Edith Cain was inside her motor home when she heard the shots. When she stepped outside and saw Frank Pribble lying on the asphalt parking lot, she said he looked up at her and told her “Get out of the way. I don’t want you people to get hurt.” His sidearm was still in his holster.
Within minutes, sheriff’s deputies, California Highway Patrol officers and regional agencies converged on the scene. With the assistance of a CHP officer, Bill Brown forced entry into the camper and found Virgil Scott lying in a bunk. Brown’s single shot had struck Virgil Scott on the left side of his body, penetrating his liver, aorta and left kidney. The sheriff’s helicopter, known by its department nomenclature as 40 King, landed at the rest area with pilot Don Belter at the controls and observer Jim Benson next to him. Recognizing at once the gravity of Frank Pribble’s condition, they decided to transport him to the nearest hospital without waiting for an ambulance. Officers quickly carried Frank to the waiting helicopter and laid him across the rear floorboard. Frank Pribble’s height, however, would not allow the helicopter door to close. With Frank Pribble’s legs dangling outside the cockpit, Belter put the helicopter into full throttle and lifted off, with Benson standing outside the airship on the skids. As they flew to Kaiser Hospital in Fontana, Benson, yet poised outside the cockpit, held the door open and, buffeted by the wind blasts, cradled Frank Pribble’s legs between his.
There was no helipad at Kaiser Hospital in 1975. Don Belter radioed ahead, informing hospital personnel he would be landing near the ambulance entrance and they would need to clear the area. Within a few minutes, Belter adroitly landed the helicopter between the trees and within a few feet of the emergency room. Doctors and nurses were waiting and rushed Pribble into surgery. Deputy Sheriff Frank Pribble died in surgery at 9:09 p.m. He was 37 years old. Virgil Scott was eventually transported to the county hospital in San Bernardino, where he, too, expired on that 6th day of July, 1975.
Within hours, Frank Pribble’s death was widely known throughout the county. His passing was mourned by those who knew him directly and those who knew him only by reputation. At his funeral there were significant numbers of bikers from the Fontana area, the same element he had kept in line and sometimes clashed with during his tours of duty out of the Fontana substation. So commanding was his presence, so much larger than life, that in death even those who did not particularly like him felt it fitting to give him one last token of respect. In 2001 he was honored again when his name was enshrined on the “Officer Down” memorial statues, commemorating the San Bernardino County law enforcement officers who had died in the line of duty, one of which was placed at the county administrative building and a duplicate in the West Valley Courthouse in Rancho Cucamonga. Then in 2009, the stretch of the I-10 Freeway near the rest stop that was the scene of the deadly confrontation between him and Virgil Scott was renamed the Frank Pribble Memorial Freeway.
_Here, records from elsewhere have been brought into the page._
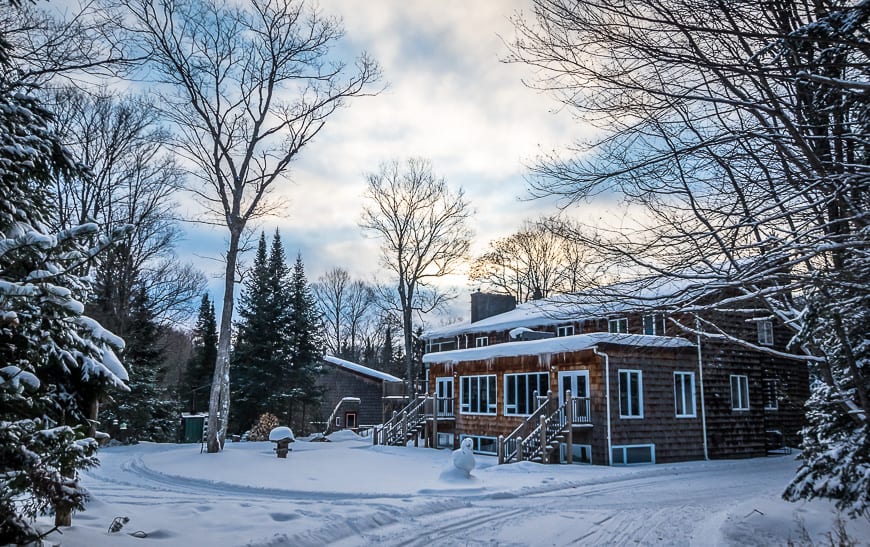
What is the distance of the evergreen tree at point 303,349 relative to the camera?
3244cm

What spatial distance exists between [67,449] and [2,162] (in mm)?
2594

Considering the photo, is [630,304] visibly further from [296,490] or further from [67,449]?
[296,490]

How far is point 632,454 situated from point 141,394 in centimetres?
2181

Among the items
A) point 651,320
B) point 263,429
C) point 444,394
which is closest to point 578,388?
point 444,394

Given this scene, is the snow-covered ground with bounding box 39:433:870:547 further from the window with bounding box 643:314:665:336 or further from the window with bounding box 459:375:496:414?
the window with bounding box 459:375:496:414

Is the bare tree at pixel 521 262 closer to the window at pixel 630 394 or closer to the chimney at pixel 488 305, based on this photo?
the chimney at pixel 488 305

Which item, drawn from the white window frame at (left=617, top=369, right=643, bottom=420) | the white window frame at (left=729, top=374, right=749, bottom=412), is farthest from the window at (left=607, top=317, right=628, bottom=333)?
the white window frame at (left=729, top=374, right=749, bottom=412)

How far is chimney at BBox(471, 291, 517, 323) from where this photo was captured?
1302 inches

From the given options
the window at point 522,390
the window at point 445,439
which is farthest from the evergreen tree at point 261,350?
the window at point 522,390

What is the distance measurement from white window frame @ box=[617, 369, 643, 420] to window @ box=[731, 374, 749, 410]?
4.77 metres

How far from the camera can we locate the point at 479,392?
22359mm

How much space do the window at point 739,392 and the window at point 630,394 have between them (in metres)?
4.80

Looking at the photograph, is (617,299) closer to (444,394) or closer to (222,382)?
(222,382)

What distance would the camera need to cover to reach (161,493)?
12.0 metres
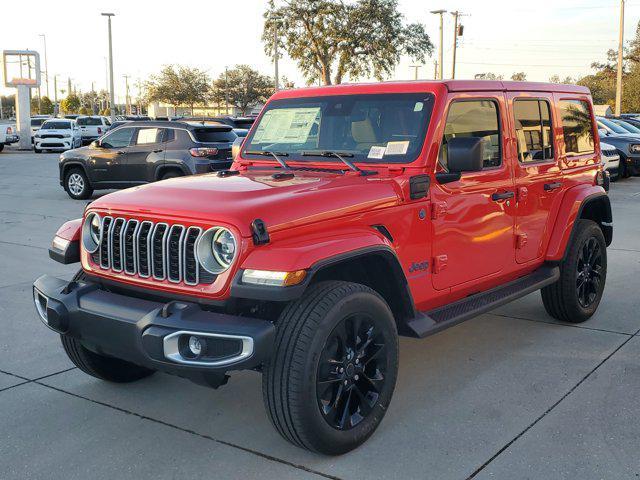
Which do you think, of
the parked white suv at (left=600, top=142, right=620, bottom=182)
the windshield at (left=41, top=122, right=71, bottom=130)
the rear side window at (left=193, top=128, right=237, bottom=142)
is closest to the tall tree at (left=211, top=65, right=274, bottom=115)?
the windshield at (left=41, top=122, right=71, bottom=130)

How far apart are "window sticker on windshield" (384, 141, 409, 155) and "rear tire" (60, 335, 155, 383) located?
82.6 inches

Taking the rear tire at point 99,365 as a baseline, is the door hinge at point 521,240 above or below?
above

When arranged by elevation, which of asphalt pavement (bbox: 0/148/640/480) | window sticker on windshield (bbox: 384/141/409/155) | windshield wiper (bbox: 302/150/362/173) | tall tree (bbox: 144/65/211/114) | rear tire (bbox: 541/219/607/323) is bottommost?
asphalt pavement (bbox: 0/148/640/480)

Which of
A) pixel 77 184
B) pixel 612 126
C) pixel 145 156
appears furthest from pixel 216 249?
pixel 612 126

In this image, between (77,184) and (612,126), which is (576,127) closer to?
(77,184)

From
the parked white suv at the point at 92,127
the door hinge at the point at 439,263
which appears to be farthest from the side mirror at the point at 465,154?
the parked white suv at the point at 92,127

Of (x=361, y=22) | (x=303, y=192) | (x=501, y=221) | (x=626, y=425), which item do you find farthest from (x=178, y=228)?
(x=361, y=22)

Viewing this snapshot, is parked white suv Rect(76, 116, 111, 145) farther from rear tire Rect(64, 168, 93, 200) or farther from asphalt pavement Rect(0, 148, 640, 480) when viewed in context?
asphalt pavement Rect(0, 148, 640, 480)

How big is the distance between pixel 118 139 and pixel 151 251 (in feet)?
37.3

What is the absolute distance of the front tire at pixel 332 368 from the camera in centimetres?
329

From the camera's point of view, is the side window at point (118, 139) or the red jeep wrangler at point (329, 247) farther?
the side window at point (118, 139)

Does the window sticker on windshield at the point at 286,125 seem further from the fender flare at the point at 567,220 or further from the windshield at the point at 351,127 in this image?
the fender flare at the point at 567,220

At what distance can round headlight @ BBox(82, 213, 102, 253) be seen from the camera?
3941 mm

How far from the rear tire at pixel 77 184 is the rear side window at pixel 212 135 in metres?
2.92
Virgil Scott’s memory, in contrast, has not been honored. He is remembered, widely, as the man who shot and killed Frank Pribble. The last hours and minutes of his life, a very short duration during which the emotional devastation of the loss of his wife and family overcame him and he acted violently and foolishly, became his legacy. Members of his family, including his brother, children, nephews, and grandchildren and grandnephews, have been subjected to abusive treatment by local law enforcement officers because of what he did, despite the consideration that one of those relations, his nephew Sam Scott, later served as Fontana’s police chief.